* **Passage**:
Course Details
Big Data Programming and Hadoop Analysis
Course Synopsis
Big Data Programming and Hadoop Analytics introduces learners to the core concepts of Big Data, Hadoop ecosystem, and distributed data processing. The course focuses on hands-on experience with HDFS, YARN, MapReduce, Hive, Pig, and Apache Spark. Students will learn to build scalable data pipelines, manage Hadoop clusters, perform large-scale data analytics, and develop end-to-end Big Data solutions using real-world datasets in a hybrid learning environment.
Required Textbooks
Tom White, Hadoop: The Definitive Guide, O’Reilly Media.
Holden Karau et al., Learning Spark: Lightning-Fast Big Data Analytics, O’Reilly Media.
Recommended Resources:
Hadoop and Spark official documentation, GitHub lab repositories, cloud platform free-tier resources, and selected research papers.

* **Dataset excerpt**:
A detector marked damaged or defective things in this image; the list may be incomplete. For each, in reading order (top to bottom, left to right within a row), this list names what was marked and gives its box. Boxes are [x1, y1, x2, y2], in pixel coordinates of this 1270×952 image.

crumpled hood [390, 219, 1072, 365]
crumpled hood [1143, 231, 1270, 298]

* **What is asked**:
A – Name every tool or technology that the course details say the course gives hands-on experience with.
B – Write what comes next in the Big Data course details, picking up after the recommended resources.

* **Written answers**:
A – HDFS, YARN, MapReduce, Hive, Pig, and Apache Spark.

B –
Completion Criteria
After fulfilling all of the following criteria, the student will be deemed to have finished the Module:
Has attended 90% of all classes held
Has received an average grade of 80% on all assignments
Has received an average of 60% in assessments
The tutor believes the student has grasped all core concepts and is ready to proceed to the next module
Prerequisites
Basic understanding of the Linux command line
Fundamental programming knowledge (Python or Java preferred)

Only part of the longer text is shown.